• Exercise task:
Return the xsimd basic usage passage below in full, reproducing every line and character without any change.

• Provided passage:
= = = =

Basic usage¶
Explicit use of an instruction set extension¶
Here is an example that computes the mean of two sets of 4 double floating point values, assuming AVX extension is supported:
#include <iostream>
#include "xsimd/xsimd.hpp"
namespace xs = xsimd;
int main(int argc, char* argv[])
{
xs::batch<double, 4> a(1.5, 2.5, 3.5, 4.5);
xs::batch<double, 4> b(2.5, 3.5, 4.5, 5.5);
auto mean = (a + b) / 2;
std::cout << mean << std::endl;
return 0;
}
This example outputs:
(2.0, 3.0, 4.0, 5.0)
Auto detection of the instruction set extension to be used¶
The same computation operating on vectors and using the most performant instruction set available:
#include <cstddef>
#include <vector>
#include "xsimd/xsimd.hpp"

= = = =

• Raw data:
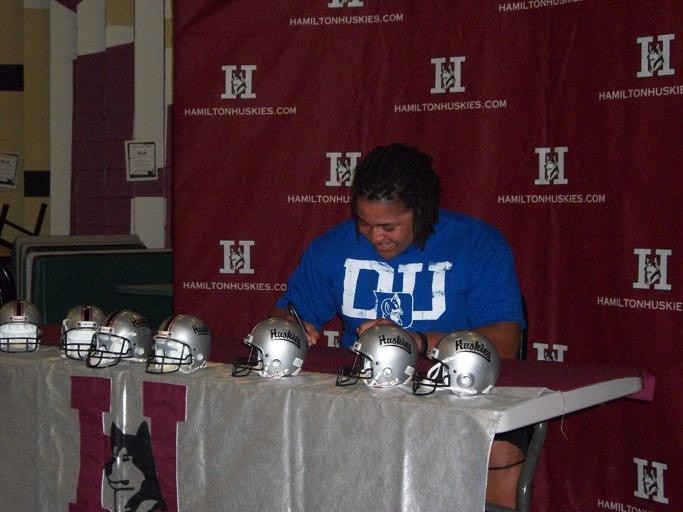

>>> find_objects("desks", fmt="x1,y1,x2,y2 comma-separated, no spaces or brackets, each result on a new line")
1,321,646,507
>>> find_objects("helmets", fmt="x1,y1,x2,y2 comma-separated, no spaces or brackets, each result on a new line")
96,309,152,363
352,322,418,390
0,299,44,352
431,328,500,397
152,313,211,372
59,304,108,352
245,316,309,378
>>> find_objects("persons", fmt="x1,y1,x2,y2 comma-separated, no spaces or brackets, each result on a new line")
270,141,532,512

= = = =

• Answer to this exercise:
Basic usage¶
Explicit use of an instruction set extension¶
Here is an example that computes the mean of two sets of 4 double floating point values, assuming AVX extension is supported:
#include <iostream>
#include "xsimd/xsimd.hpp"
namespace xs = xsimd;
int main(int argc, char* argv[])
{
xs::batch<double, 4> a(1.5, 2.5, 3.5, 4.5);
xs::batch<double, 4> b(2.5, 3.5, 4.5, 5.5);
auto mean = (a + b) / 2;
std::cout << mean << std::endl;
return 0;
}
This example outputs:
(2.0, 3.0, 4.0, 5.0)
Auto detection of the instruction set extension to be used¶
The same computation operating on vectors and using the most performant instruction set available:
#include <cstddef>
#include <vector>
#include "xsimd/xsimd.hpp"